We can wrap these two lines in a function check_base_options, but might be an overkill...

Luthaf

The code and checks looks pretty good, I think we need more documentation about this in the contributors documentation.

Is there a tool that can create a (non-ideal) schema from an example YAML file? We could recommend it as a starting point.

Luthaf · 2024-06-20T10:04:32Z

src/metatrain/experimental/gap/schema-hypers.json

+    "model": {
+      "type": "object",
+      "properties": {
+        "soap": {


it would be interesting to check if we can automatically import rascaline's JSON schema file here.

Might be very cool. But then we have to generate this schemas dynamically based on the location of rascaline or what do have in mind?

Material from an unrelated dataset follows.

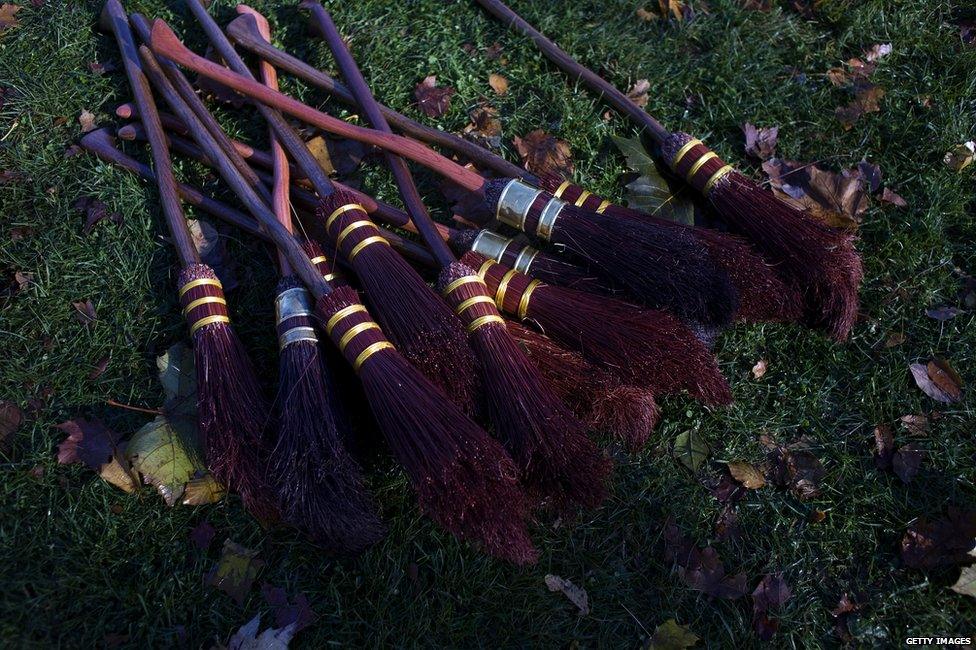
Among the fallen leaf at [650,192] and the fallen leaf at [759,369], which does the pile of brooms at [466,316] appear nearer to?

rascaline currently does not distribute schema (they are only used for documentation generation). I was thinking we could copy the file from rascaline next to this one, and update it whenever we update the pin on rascaline version

Yes, sounds like a good idea. If there is a way to use a distributed schema we can try it once we changed the schema in rascaline.

tests/cli/test_train_model.py

PicoCentauri · 2024-06-21T09:01:13Z

The code and checks looks pretty good, I think we need more documentation about this in the contributors documentation.

Yes sure I can add additional information in the section about adding a new architecture.

Is there a tool that can create a (non-ideal) schema from an example YAML file? We could recommend it as a starting point.

I checked a couple tools in the beginning, but all of them are not great. In the end, I used CHATGPT for generating, which was much better compared the other tools. I think it is okay if we can recommend this.

Luthaf · 2024-06-21T11:29:14Z

In the end, I used CHATGPT for generating, which was much better compared the other tools. I think it is okay if we can recommend this.

We can suggest some tools with their limitations, and say that we also had good success using ChatGPT/LLM for this!

PicoCentauri · 2024-06-24T08:53:37Z

I updated the page for documentation including tools for generating the schemas.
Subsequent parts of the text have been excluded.